Due: 28 January 2013. Please hand to student admin, with a coversheet.


1.  Read the chapters of the Intel SDM and AMD APM about memory ordering:

Intel Vol. 3 Chapter 8:
http://www.intel.com/content/www/us/en/processors/architectures-software-developer-manuals.html

AMD Vol. 2 Chapter 7:
http://developer.amd.com/Resources/documentation/guides/Pages/default.aspx

Consider this x86 example:

  Initially all registers and [x] and [y] are 0. 

    Thread 0         Thread 1           Thread 2

    MOV [x] <- 1     MOV EAX <- [x]     MOV [y] <- 1
                     MOV EBX <- [y]     MOV ECX <- [x]

  Finally: 
    Thread 1: EAX=1
    Thread 1: EBX=0
    Thread 2: ECX=0

a) Is this allowed with respect to an SC semantics?

b) Can you argue whether this is allowed or not with respect to each of
those chapters?

c) Prove whether or not it is allowed with respect to the x86-TSO
abstract machine.


2. Using ppcmem, http://www.cl.cam.ac.uk/~pes20/ppcmem, for each of
the following tests, either explain why it doesn't have any non-SC
behaviour or describe the abstract-machine trace of one non-SC
behaviour (explain what's going on, but don't write out the full state
after each step of the trace in excruciating detail).

a) WRC+lwsync+isync
b) IRIW+lwsync+lwsync
c) MP+lwsync+addr
d) SB+sync+lwsync


3. Give two different implementations (code implementing lock and
unlock) for a simple spinlock in C11, using different atomic
primitives (and not using the native C11 lock and unlock!).  Explain
why they are correct, being clear about what that means.
You may want to use cppmem to explore their behaviour. 


4. Read the deque algorithm in Figure 3 of 

Thread Scheduling for Multiprogrammed Multiprocessors
Nimar S. Arora Robert D. Blumofe C. Greg Plaxton
http://citeseerx.ist.psu.edu/viewdoc/summary?doi=10.1.1.50.9754

which is the basis for the pseudocode algorithm in Tim Harris's
slides.  The algorithm presumes a sequentially consistent memory.

a) Describe what changes (e.g. of additional barriers) that one would
have to use to make this work correctly above the POWER memory model,
including an informal argument for why they are sufficient and necessary.
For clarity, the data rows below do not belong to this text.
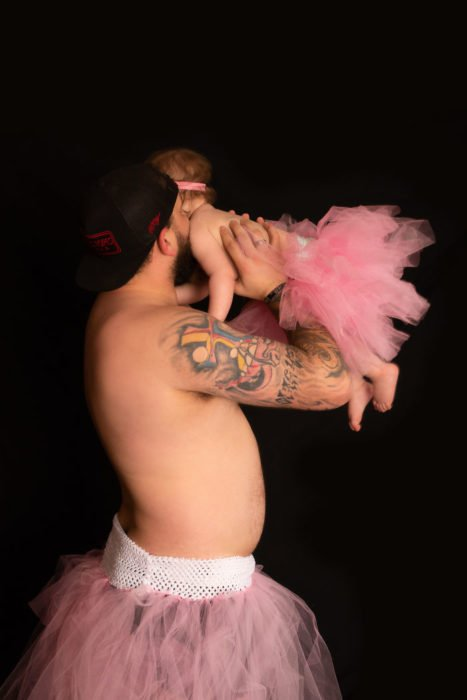 Hombre usando tutu cargando a su hija en brazos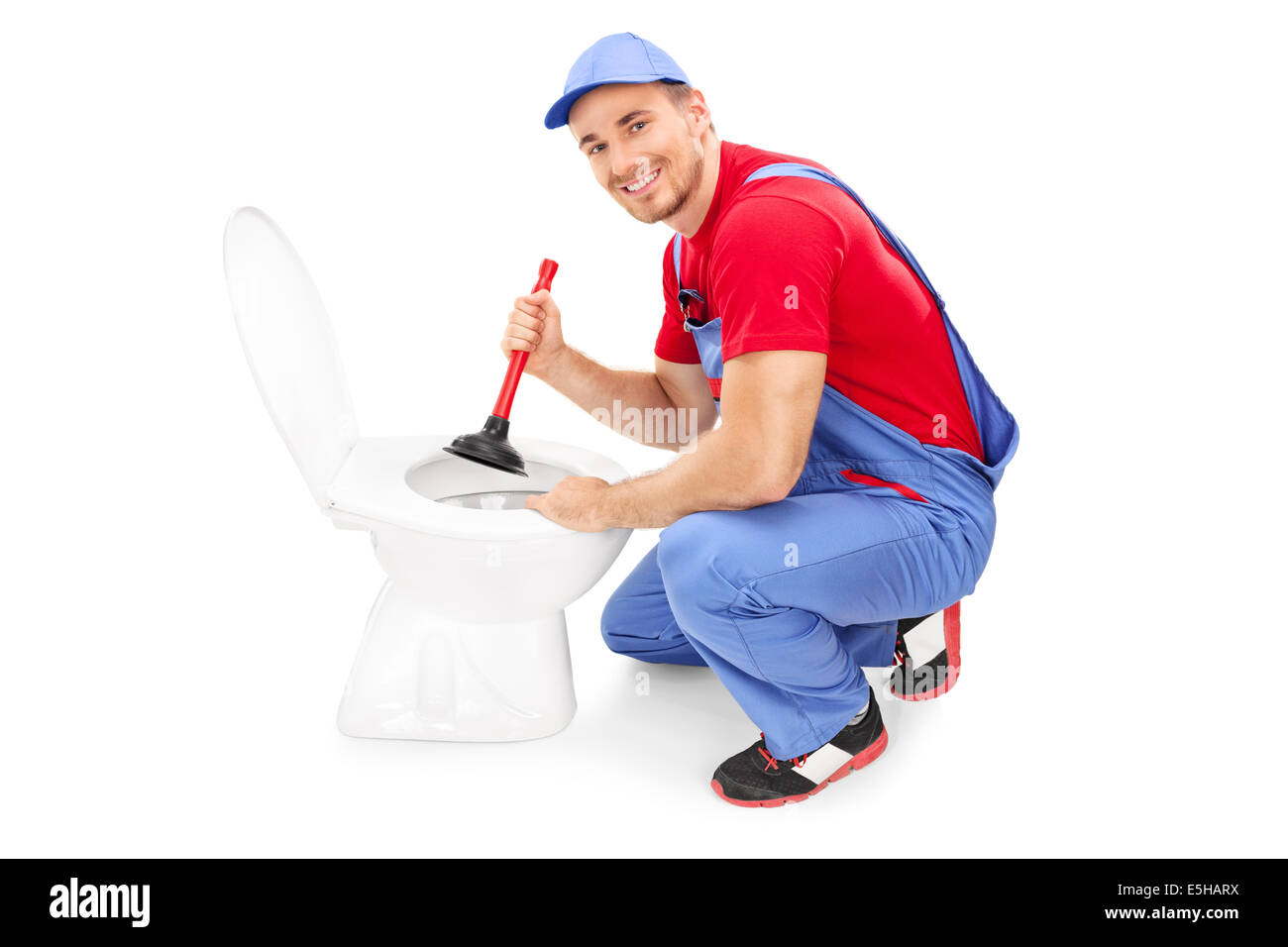 Male plumber unclogging a toilet with a plunger Stock Photo ...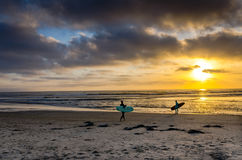 Surfers at Sunset - California Stock Image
a) Describe what changes (e.g. of memory order annotations) that one
would have to use to make this work correctly above the C11 memory
model, including an informal argument for why they are sufficient and
necessary.  You might like to produce compilable C11 code, following
the example code and Makefile on the course web page.